Il vicepresidente dell’Associazione giuristi siciliani Antonello Armetta ha richiamato la necessità di affrontare il tema anche dal punto di vista giuridico, partendo dalle difficoltà concrete vissute dai pazienti. “La detenzione di cannabis in Italia, di per sé, non è mai del tutto neutra sotto il profilo giuridico – ha spiegato – . Il quadro cambia quando ricorrono precise condizioni: una prescrizione medica e una patologia prevista dalla normativa. Per questo il paziente che detiene cannabis terapeutica deve poter dimostrare che il possesso avviene nell’ambito di un percorso di cura, anche portando con sé la prescrizione. In caso contrario, possono scattare segnalazioni o convocazioni in Prefettura, superabili con gli strumenti previsti dall’ordinamento.
Ma il punto oggi, per il giurista, è che “il paziente non deve essere lasciato solo davanti a un percorso amministrativo o giudiziario che nasce da una terapia prescritta e da un bisogno di cura”.

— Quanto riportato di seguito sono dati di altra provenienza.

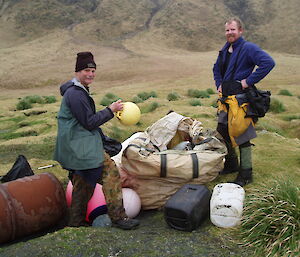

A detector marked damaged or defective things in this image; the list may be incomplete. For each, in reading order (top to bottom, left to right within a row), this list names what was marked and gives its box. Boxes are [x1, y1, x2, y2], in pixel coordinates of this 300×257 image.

rusty metal drum [0, 172, 66, 242]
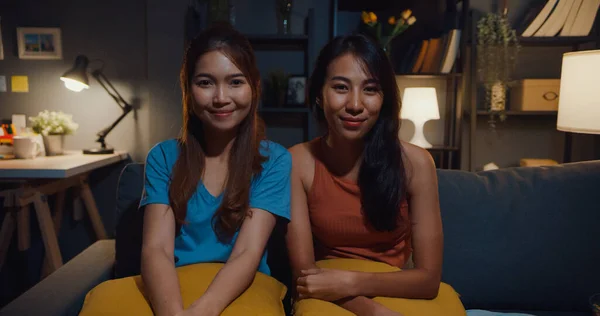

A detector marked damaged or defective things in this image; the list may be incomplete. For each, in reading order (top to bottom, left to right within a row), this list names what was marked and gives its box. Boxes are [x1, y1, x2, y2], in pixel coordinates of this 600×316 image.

rust tank top [308, 138, 410, 266]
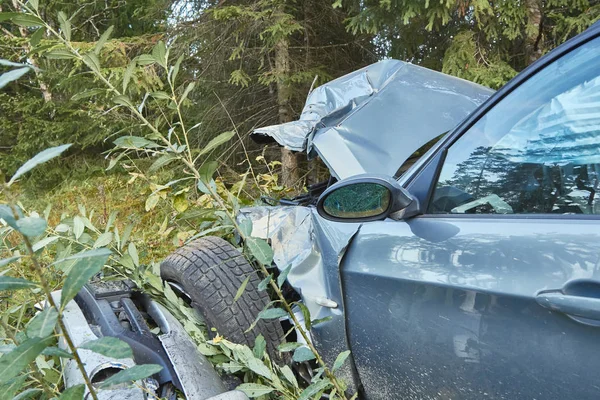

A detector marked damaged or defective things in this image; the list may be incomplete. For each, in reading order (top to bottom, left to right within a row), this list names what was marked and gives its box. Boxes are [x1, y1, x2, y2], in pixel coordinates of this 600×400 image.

torn metal panel [252, 58, 492, 179]
crumpled car hood [253, 59, 492, 178]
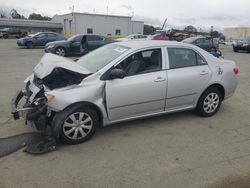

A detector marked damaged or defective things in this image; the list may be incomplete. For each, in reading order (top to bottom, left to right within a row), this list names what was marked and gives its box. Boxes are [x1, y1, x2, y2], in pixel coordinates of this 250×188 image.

damaged hood [33, 53, 91, 78]
crashed toyota corolla [11, 41, 238, 144]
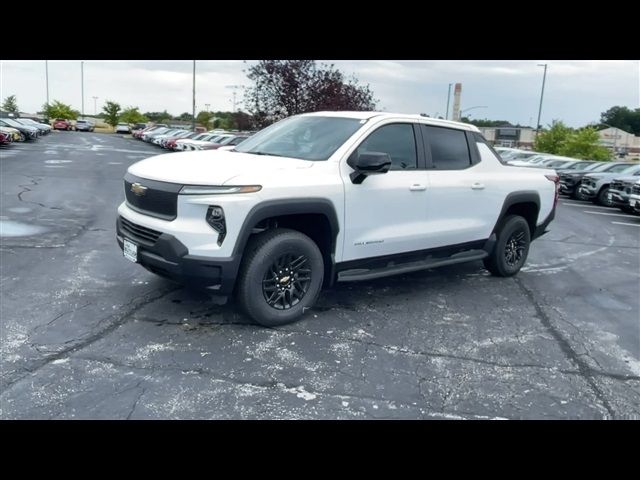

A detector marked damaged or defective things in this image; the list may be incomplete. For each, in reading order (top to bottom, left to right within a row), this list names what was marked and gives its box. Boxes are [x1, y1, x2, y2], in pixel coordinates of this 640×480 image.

cracked pavement [1, 133, 640, 418]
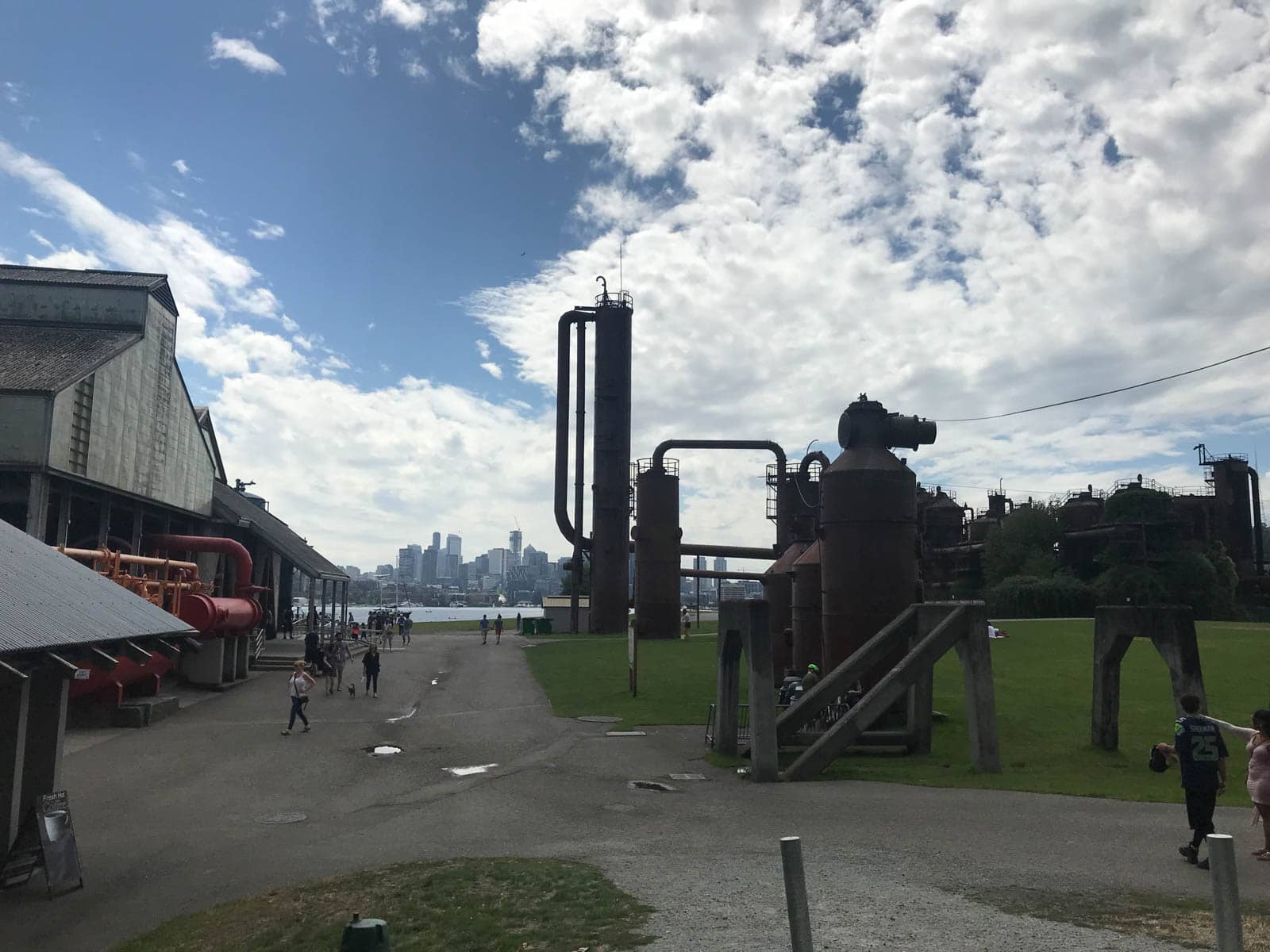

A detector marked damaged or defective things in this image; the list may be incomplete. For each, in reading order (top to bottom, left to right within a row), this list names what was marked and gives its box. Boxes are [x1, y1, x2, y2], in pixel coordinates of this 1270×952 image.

rusted storage tank [629, 462, 680, 642]
rusted storage tank [792, 540, 822, 675]
rusted storage tank [818, 396, 940, 680]
rusted storage tank [924, 487, 960, 548]
rusted storage tank [1061, 487, 1102, 533]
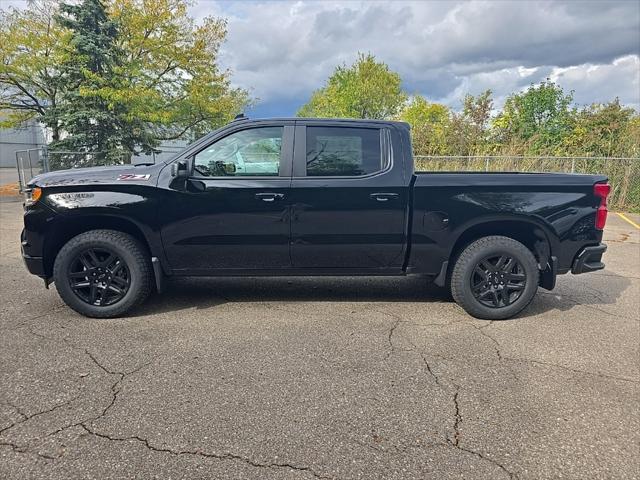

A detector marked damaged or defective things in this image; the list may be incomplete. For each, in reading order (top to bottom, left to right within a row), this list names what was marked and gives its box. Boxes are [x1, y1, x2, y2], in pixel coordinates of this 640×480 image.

crack in asphalt [80, 426, 336, 478]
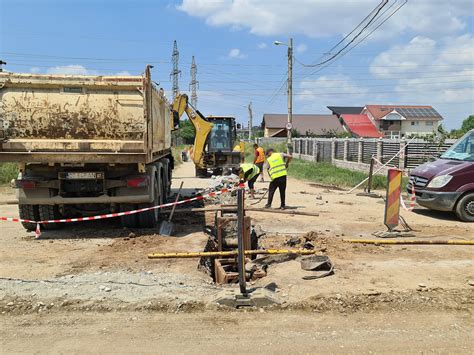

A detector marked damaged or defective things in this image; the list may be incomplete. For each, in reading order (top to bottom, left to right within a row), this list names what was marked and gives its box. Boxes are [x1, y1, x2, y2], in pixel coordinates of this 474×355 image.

rusty truck body [0, 65, 178, 229]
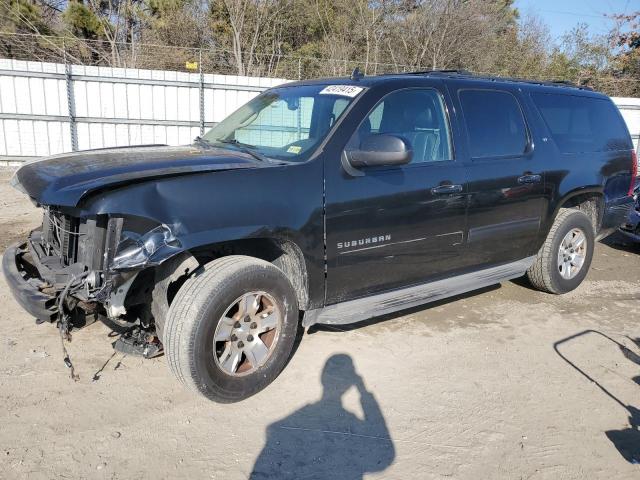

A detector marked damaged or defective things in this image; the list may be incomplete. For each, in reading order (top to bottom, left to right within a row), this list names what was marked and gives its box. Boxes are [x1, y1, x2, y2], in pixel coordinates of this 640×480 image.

crumpled hood [12, 145, 268, 207]
front bumper missing [1, 244, 57, 322]
damaged front end [1, 207, 188, 360]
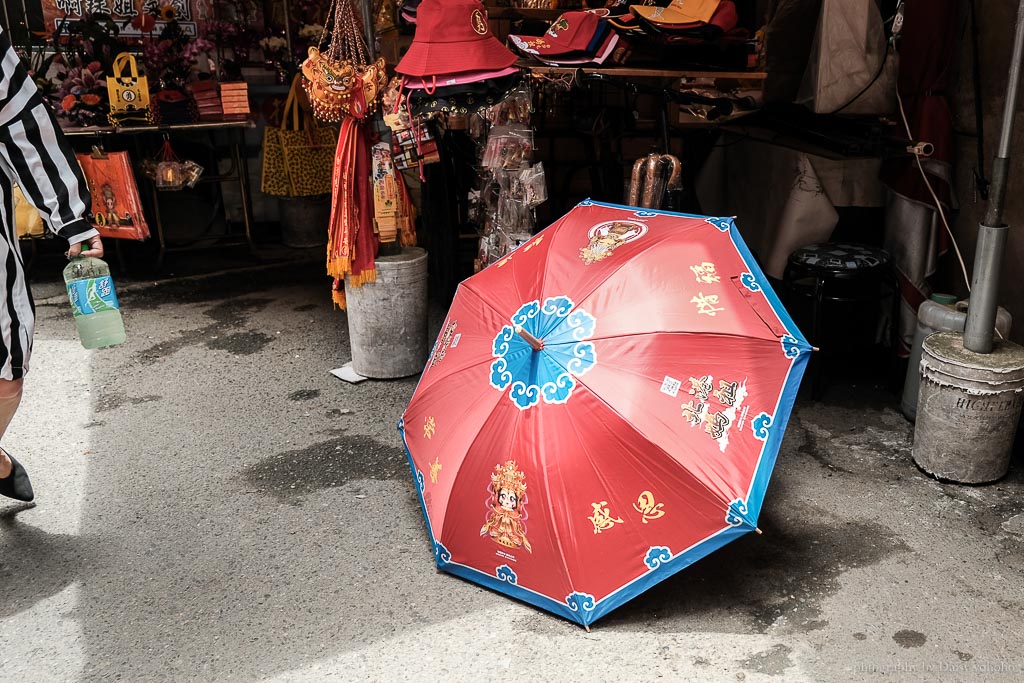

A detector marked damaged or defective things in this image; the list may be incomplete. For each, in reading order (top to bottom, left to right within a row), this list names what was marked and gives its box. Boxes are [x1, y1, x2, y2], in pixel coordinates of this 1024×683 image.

cracked concrete ground [2, 260, 1024, 679]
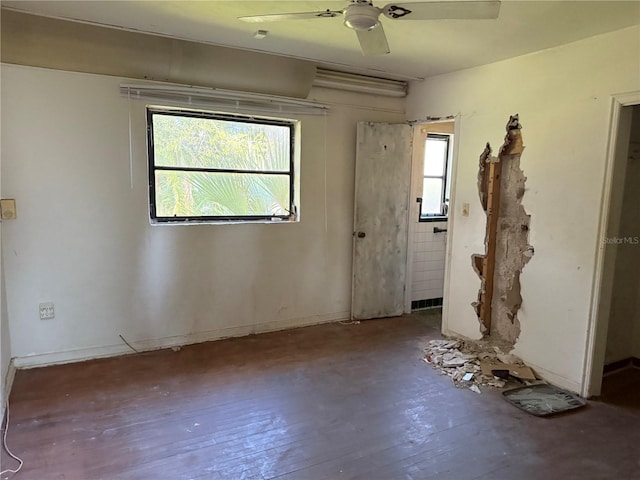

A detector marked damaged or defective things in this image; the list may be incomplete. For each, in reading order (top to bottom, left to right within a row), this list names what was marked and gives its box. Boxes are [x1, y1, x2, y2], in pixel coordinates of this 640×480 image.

broken drywall [472, 114, 532, 344]
damaged wall [472, 118, 532, 346]
damaged wall [408, 26, 636, 392]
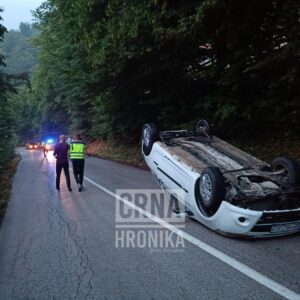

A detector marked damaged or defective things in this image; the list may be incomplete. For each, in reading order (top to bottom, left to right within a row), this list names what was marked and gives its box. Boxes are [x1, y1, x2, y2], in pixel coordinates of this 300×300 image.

overturned white car [142, 119, 300, 237]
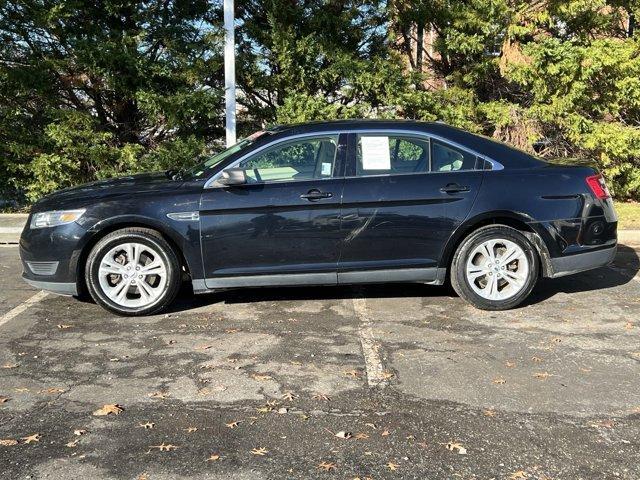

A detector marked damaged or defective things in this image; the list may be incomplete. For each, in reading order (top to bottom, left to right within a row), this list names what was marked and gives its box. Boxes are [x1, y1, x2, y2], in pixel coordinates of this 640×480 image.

Hanno partecipato tra gli altri, Giorgio Bisagna, presidente Adduma (Avvocati dei diritti umani); Valentina Chinnici, deputata al parlamento siciliano; Marco Traina, già componente del tavolo tecnico regionale sulla cannabis terapeutica; gli specialisti medici Stefano Carpino e Giuseppe Valenti. L’incontro è stato moderato sarà moderato dal giornalista Gaspare Nuccio.